(WHAT THIS TASK INVOLVES): Copy every row below word for word, but leave the pictures out.

(STORED DATA):
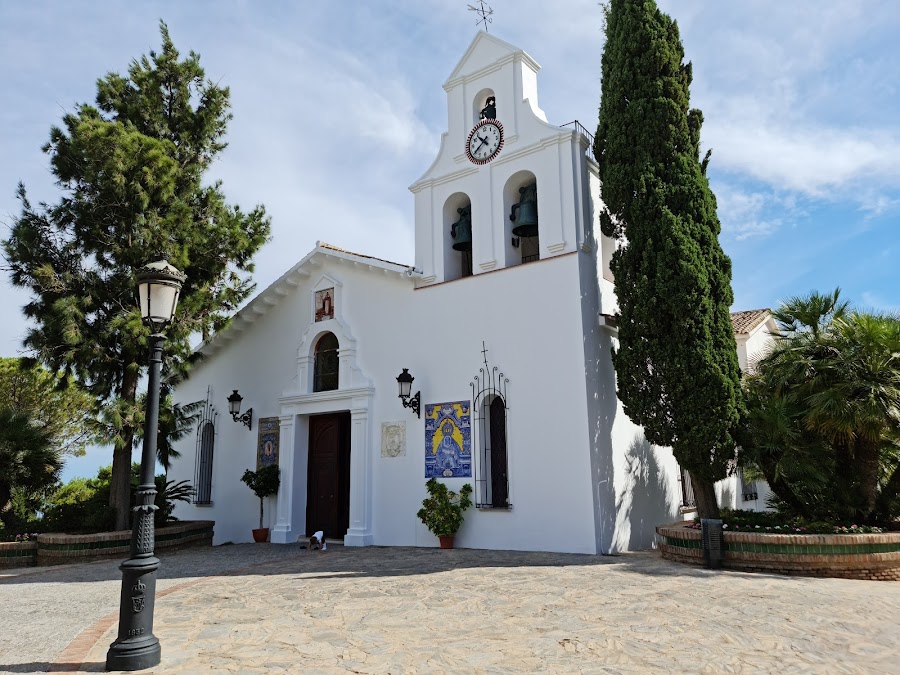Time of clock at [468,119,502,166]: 10:39
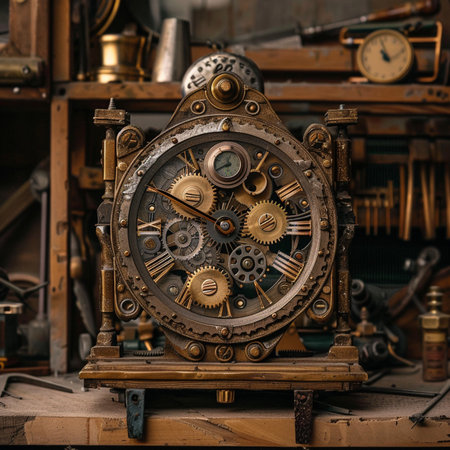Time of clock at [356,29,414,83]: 10:58
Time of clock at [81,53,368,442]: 5:49
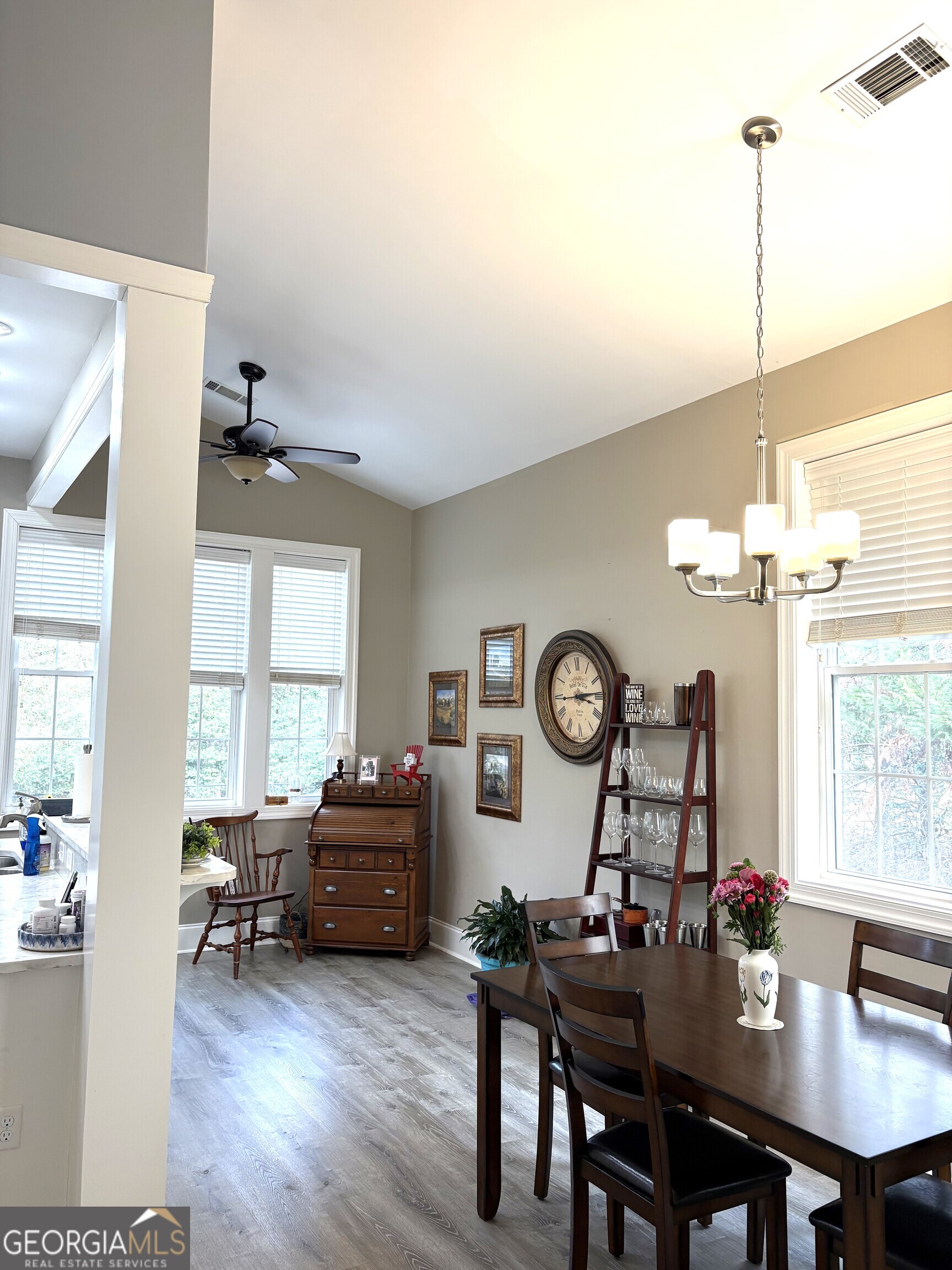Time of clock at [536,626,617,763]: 3:13
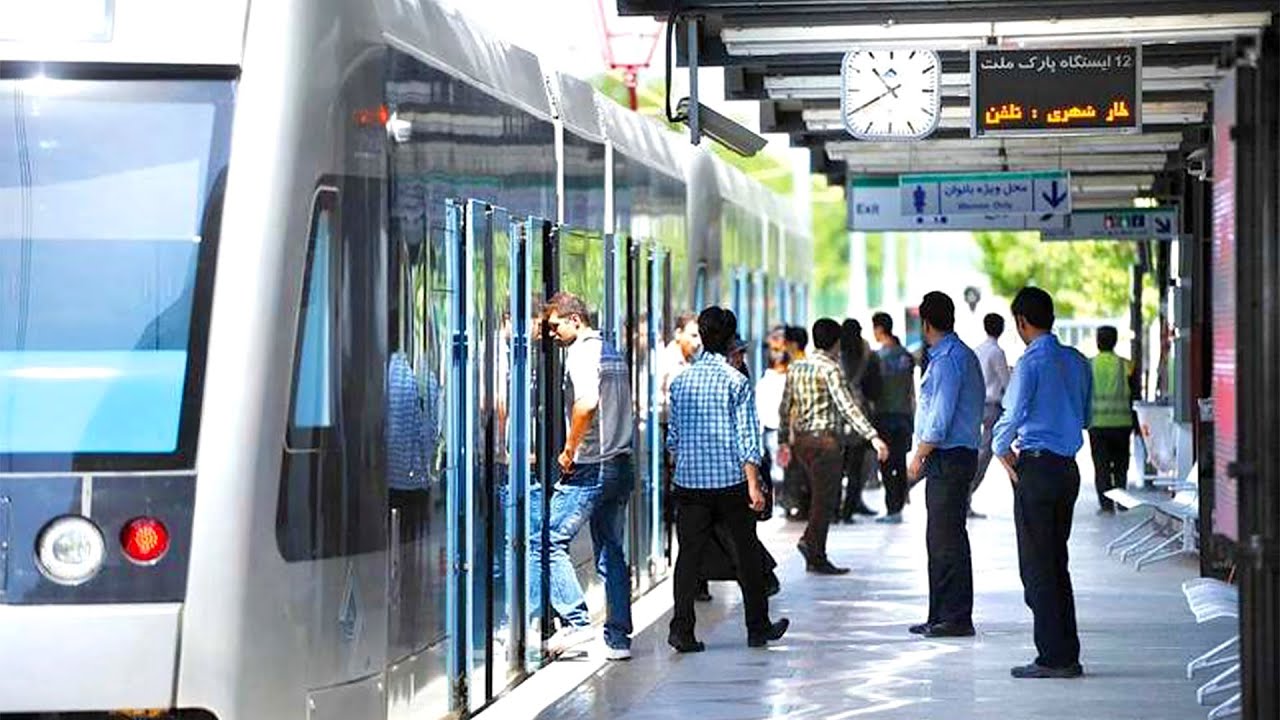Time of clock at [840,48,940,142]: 10:39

(EXERCISE ANSWER):
Time of clock at [468,119,502,166]: 10:39
Time of clock at [356,29,414,83]: 10:58
Time of clock at [81,53,368,442]: 5:49
Time of clock at [536,626,617,763]: 3:13
Time of clock at [840,48,940,142]: 10:39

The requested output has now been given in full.